| TASK PROMPT |
Convert every line of the records below into a numbered list, skipping blank lines and leaving out the pictures.

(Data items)

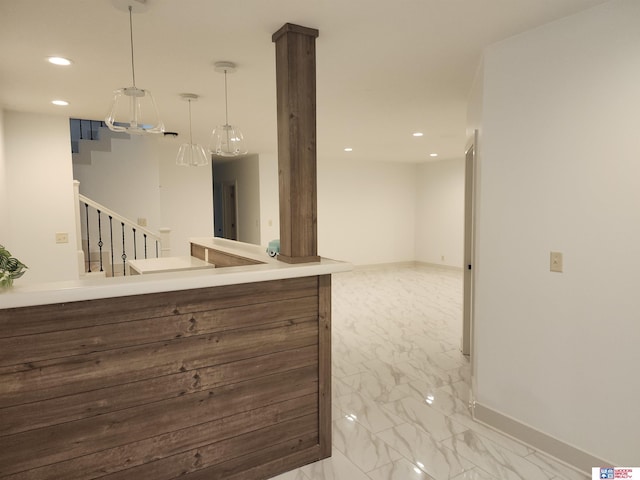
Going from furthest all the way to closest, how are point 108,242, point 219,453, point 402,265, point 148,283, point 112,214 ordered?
point 402,265, point 108,242, point 112,214, point 219,453, point 148,283

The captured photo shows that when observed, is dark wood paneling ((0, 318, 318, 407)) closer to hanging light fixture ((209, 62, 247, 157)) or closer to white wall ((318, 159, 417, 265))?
hanging light fixture ((209, 62, 247, 157))

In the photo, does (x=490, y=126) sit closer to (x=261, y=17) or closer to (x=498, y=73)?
(x=498, y=73)

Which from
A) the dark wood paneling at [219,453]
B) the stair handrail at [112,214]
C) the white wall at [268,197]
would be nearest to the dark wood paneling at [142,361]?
the dark wood paneling at [219,453]

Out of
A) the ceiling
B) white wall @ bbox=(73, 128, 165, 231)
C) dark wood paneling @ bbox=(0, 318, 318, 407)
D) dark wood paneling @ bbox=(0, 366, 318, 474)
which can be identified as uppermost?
the ceiling

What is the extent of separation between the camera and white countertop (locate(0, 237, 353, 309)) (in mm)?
1588

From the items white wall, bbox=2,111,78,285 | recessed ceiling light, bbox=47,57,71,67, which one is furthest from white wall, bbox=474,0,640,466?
white wall, bbox=2,111,78,285

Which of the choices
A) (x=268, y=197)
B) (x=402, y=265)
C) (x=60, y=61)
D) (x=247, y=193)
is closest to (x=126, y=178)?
(x=268, y=197)

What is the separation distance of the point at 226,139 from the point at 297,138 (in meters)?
1.34

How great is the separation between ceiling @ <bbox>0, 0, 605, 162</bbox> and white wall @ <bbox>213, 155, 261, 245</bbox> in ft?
11.4

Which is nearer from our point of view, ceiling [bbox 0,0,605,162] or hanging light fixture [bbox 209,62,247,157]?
ceiling [bbox 0,0,605,162]

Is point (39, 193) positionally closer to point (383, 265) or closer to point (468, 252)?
point (468, 252)

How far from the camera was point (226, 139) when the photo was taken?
338cm

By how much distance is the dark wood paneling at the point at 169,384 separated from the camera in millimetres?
1688

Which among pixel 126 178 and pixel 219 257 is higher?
pixel 126 178
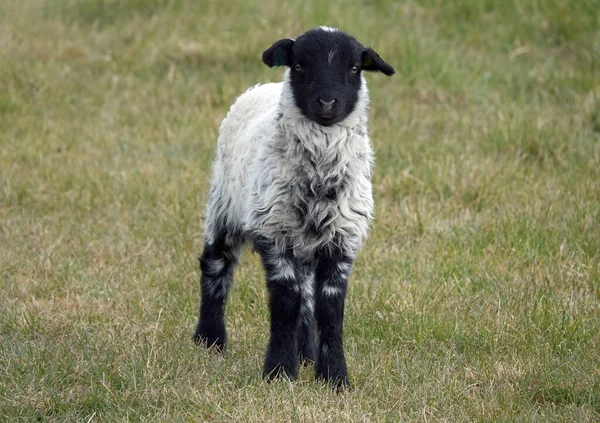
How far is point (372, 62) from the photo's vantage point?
18.4 feet

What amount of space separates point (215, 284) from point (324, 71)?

| WORKED SOLUTION |
1. Going from furthest all the way to closest, how are point 108,242, point 219,453, point 402,265, point 148,283, point 112,214 ordered?
2. point 402,265, point 108,242, point 112,214, point 219,453, point 148,283
3. The captured photo shows that when observed, is dark wood paneling ((0, 318, 318, 407)) closer to hanging light fixture ((209, 62, 247, 157)) or closer to white wall ((318, 159, 417, 265))?
4. hanging light fixture ((209, 62, 247, 157))
5. In the photo, does (x=490, y=126) sit closer to (x=261, y=17) or closer to (x=498, y=73)?
6. (x=498, y=73)
7. Which from
8. A) the dark wood paneling at [219,453]
9. B) the stair handrail at [112,214]
10. C) the white wall at [268,197]
11. would be nearest to the dark wood paneling at [142,361]?
12. the dark wood paneling at [219,453]
13. Out of
14. A) the ceiling
15. B) white wall @ bbox=(73, 128, 165, 231)
16. C) dark wood paneling @ bbox=(0, 318, 318, 407)
17. D) dark wood paneling @ bbox=(0, 366, 318, 474)
18. which can be identified as uppermost?
19. the ceiling
20. What is the extent of separation between the camera and white countertop (locate(0, 237, 353, 309)) (in mm)?
21. 1588
22. From the items white wall, bbox=2,111,78,285 | recessed ceiling light, bbox=47,57,71,67, which one is furthest from white wall, bbox=474,0,640,466?
23. white wall, bbox=2,111,78,285
24. Which of the choices
25. A) (x=268, y=197)
26. B) (x=402, y=265)
27. C) (x=60, y=61)
28. D) (x=247, y=193)
29. is closest to (x=126, y=178)?
30. (x=268, y=197)
31. What is the separation distance of the point at 226,139 from the point at 297,138 (in meters)?
32. 1.34
33. How great is the separation between ceiling @ <bbox>0, 0, 605, 162</bbox> and white wall @ <bbox>213, 155, 261, 245</bbox> in ft?
34. 11.4
35. Which is nearer from our point of view, ceiling [bbox 0,0,605,162] or hanging light fixture [bbox 209,62,247,157]?
36. ceiling [bbox 0,0,605,162]
37. Is point (39, 193) positionally closer to point (383, 265) or closer to point (468, 252)?
38. point (468, 252)
39. How far from the camera was point (226, 139) when the photo was taken?
40. 338cm
41. By how much distance is the dark wood paneling at the point at 169,384 separated from the camera in millimetres?
42. 1688
43. Which among pixel 126 178 and pixel 219 257 is higher?
44. pixel 126 178
45. How far is point (372, 62) from the photo's vantage point?
46. 18.4 feet
47. What amount of space separates point (215, 284) from point (324, 71)?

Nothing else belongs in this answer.